# Weaning a bottle fed baby



## Summer33ny (Dec 19, 2015)

Our nubian X kid is about 8 weeks now. He is still getting 4 bottle feedings a day (2 cups per feeding). He nibbles on hay, but he is not eating all that much of it. How do we go about weaning him? Is it still too early? Do we wait to reduce feedings when he's starting to eat more solids? Or is if the other way around and we reduce his milk and hope that this will make him eat more solids?


----------



## dreamacresfarm2 (May 10, 2014)

I don't wean bucklings until they are at least 12 weeks. You have to be sure that they are eating and drinking well.


----------



## TheGoatWhisperer (Jan 18, 2014)

I keep babies on mom until they are 6 months old...haven't had to bottle feed yet so I don't know about that...but 8 wks seems a little too early to wean for me...


----------



## Summer33ny (Dec 19, 2015)

dreamacresfarm2 said:


> I don't wean bucklings until they are at least 12 weeks. You have to be sure that they are eating and drinking well.

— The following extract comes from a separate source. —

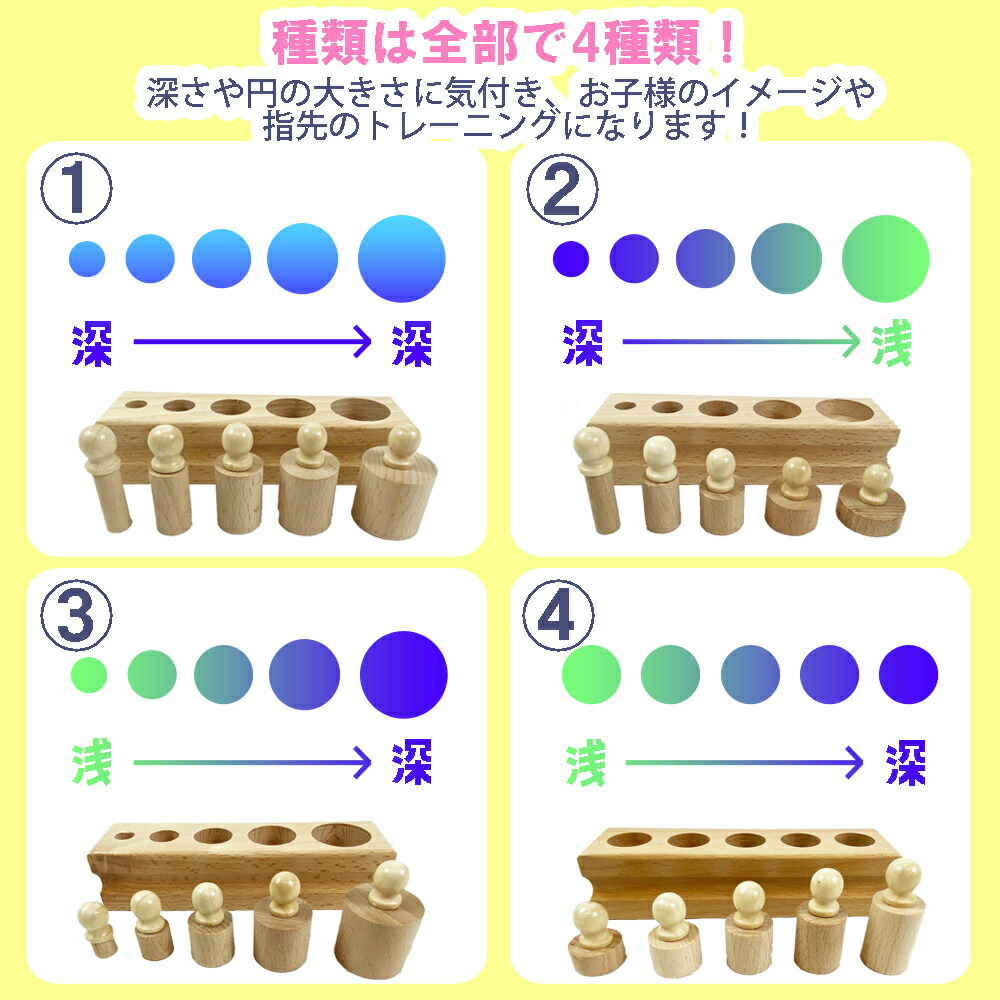 まるすぽ モンテッソーリ教育 円柱さし 4本セット Montessori 感覚教具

When and how do you begin to wean? Do you start decreasing the milk a couple weeks beforehand?


----------



## Tenacross (May 26, 2011)

You could darn sure cut down the number of feedings at this age. I'm usually down to two bottles a day by 8 weeks. He could probably take 20 ozs 2x/day. Is he with other goats? Goats are copy cat eaters. He will learn to eat hay and feed faster if he's with other goats. I'd try to get him on some grower pellet feed. Preferably with monensin in it.


----------